We can replace all the terms in our expression with their corresponding approximations:
\[ e^{-1/n} \cdot e^{-2/n} \cdots e^{-r/n} \]Which can be rewritten as:
\[ \large{ e^{-(1+2 \cdots + r)/n} }\]The sum of \(r\) consecutive numbers can be expressed in terms of average as: \(\large{\frac{r+r^2}{2}}\). We rewrite the function as: \(e^{-\large{ \frac{(r+r^2)/2}{n} }}\) and finally, we can multiply the exponent by 2, invert the likelihood by subtracting from 1, and get our final expression:
\[\large{ 1 - e^{- \frac{r+r^2}{2n} } }\]Since in many scenarios \(n\) is significantly bigger than \(r\), we can ignore the addition of \(r\) in the numerator and still get a very good approximation:
\[\large{ 1 - e^{- \frac{r^2}{2n} } }\]from math import e
def birthday_approx(n, r) -> float:
return 1 - e**(-1*(r*r)/(2*n))
>>> birthday_approx(16**7, 20000)
0.5252932621873736
SHA-512
Now that we have a good approximation for the birthday problem, we can reverse the question and determine how many items produce \(P\) probability of collision.
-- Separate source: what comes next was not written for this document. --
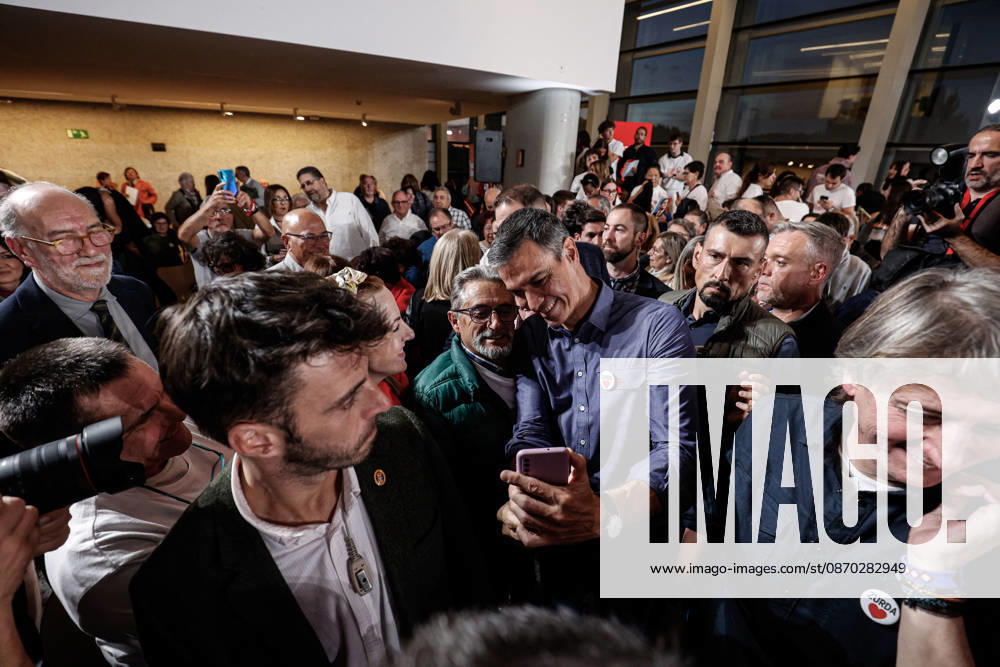 Pedro Sanchez takes a photo with a supporter. Burgos Spain - ZUMAc250 20261021_zip_c250_005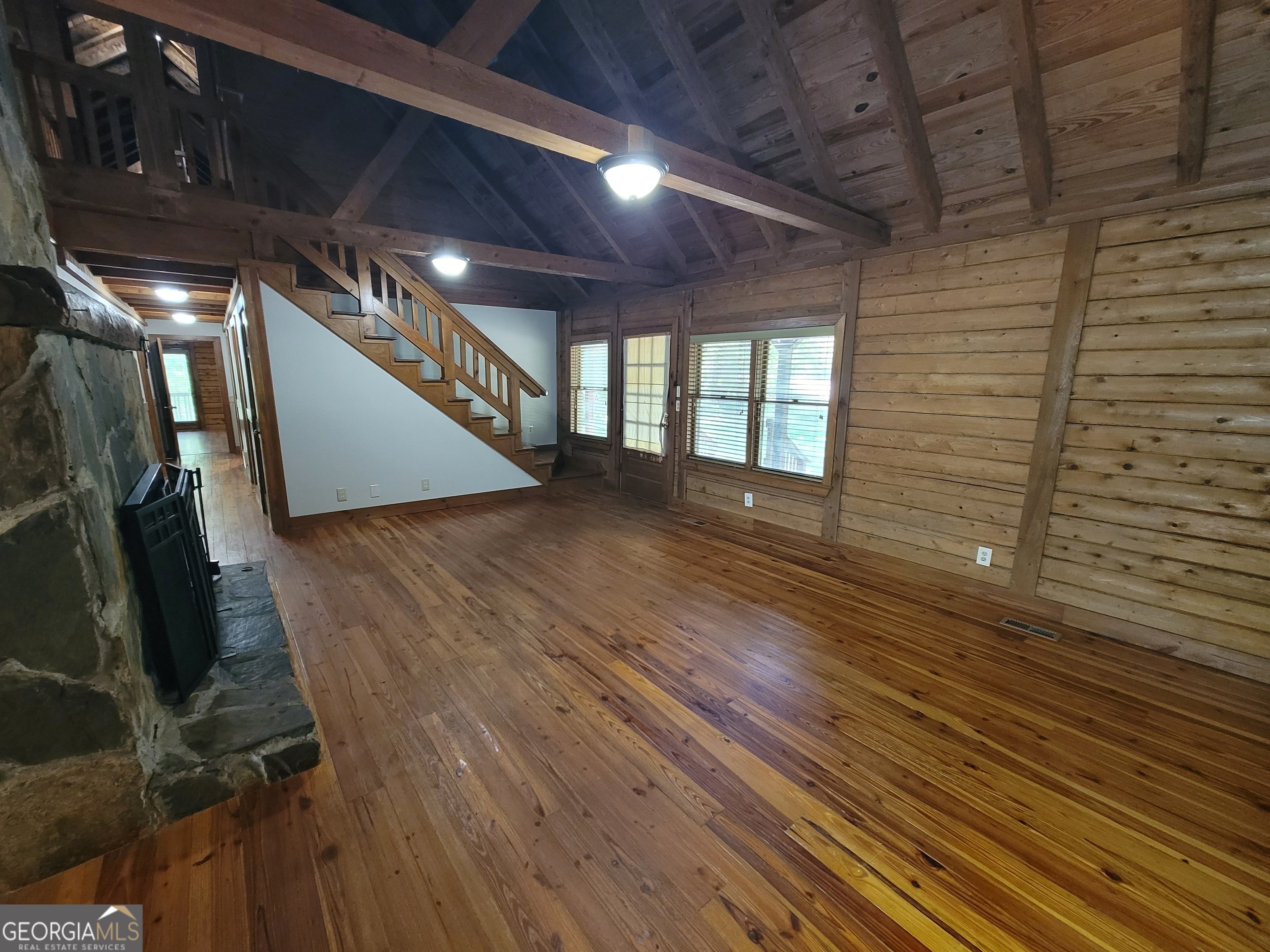 2391 Booth Circle Property Photo 15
Let’s take SHA-512 and see how many SHAs we should use to raise the collision probability to 50%.
SHA-512 is represented as a 128-long hex number, so the number of possibilities is a giant 155-digit long number:
\[ 16^{128} = 1.340780793\cdot10^{154} \]We can place this number in the expression and equate to 0.5:
\[ 1-e^{-r^2/2(16^{128})}=0.5 \]Because \(1-x=0.5\) means that \(x=0.5\), the following is also true:
\[ e^{-r^2/2(16^{128})}=0.5 \]Using \(\large{e^{\ln{x}}} =x\), we can rewrite the equation as:
\[ e^{-r^2/2(16^{128})}=e^{\ln{0.5}} \]Now, we can omit \(e\):
\[ \frac{-r^2}{2(16^{128})}=\ln{0.5} \]Multiplying by \(-2(16^{128})\):
\[ r^2 = 1.8587168528\cdot10^{154} \]Taking the square root of this number, we get the number of SHAs that raises the collision likelihood to 50%:
\[ r = \sqrt{1.8587168528\cdot10^{154}} \\ r = 1.363347664\cdot10^{77} \]How big is that number? To raise the likelihood of collision to 50%, we would need a number with 78 digits, that’s around the number of atoms in the universe.